Dataset excerpt |
* * * * * * *
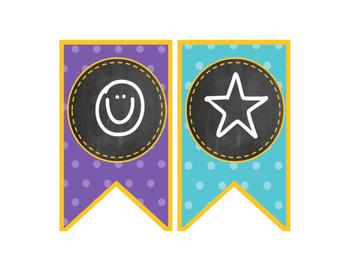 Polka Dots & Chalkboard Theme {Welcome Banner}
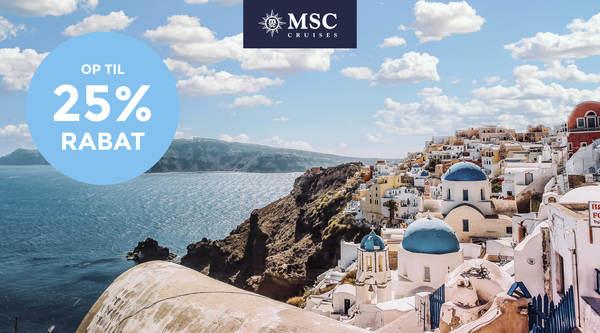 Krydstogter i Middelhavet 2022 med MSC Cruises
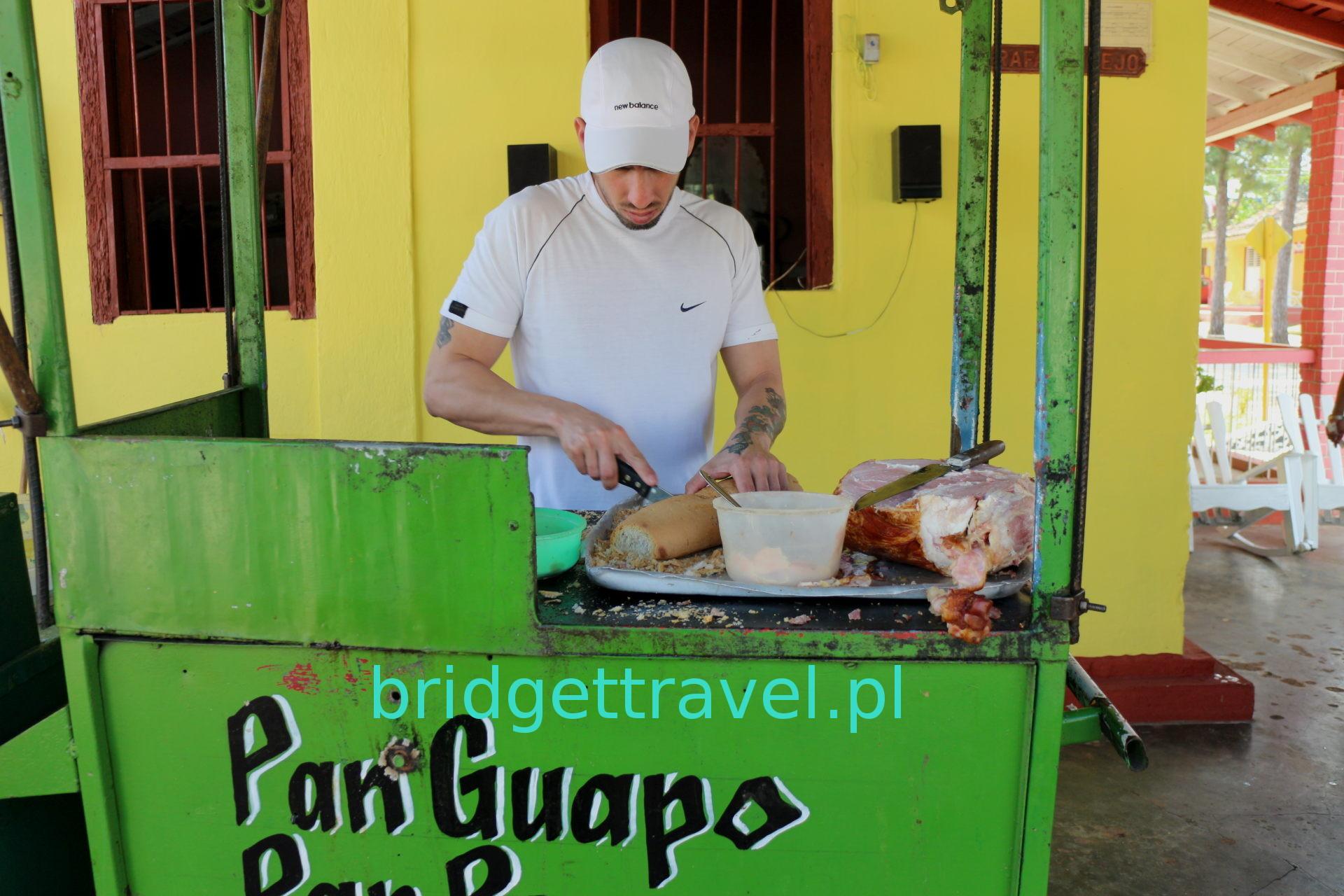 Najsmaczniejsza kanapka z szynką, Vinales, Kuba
* * * * * * *
Exercise prompt | Restate every line above word for word. Do not carry over the images.

Task response |
 Polka Dots & Chalkboard Theme {Welcome Banner}
 Krydstogter i Middelhavet 2022 med MSC Cruises
 Najsmaczniejsza kanapka z szynką, Vinales, Kuba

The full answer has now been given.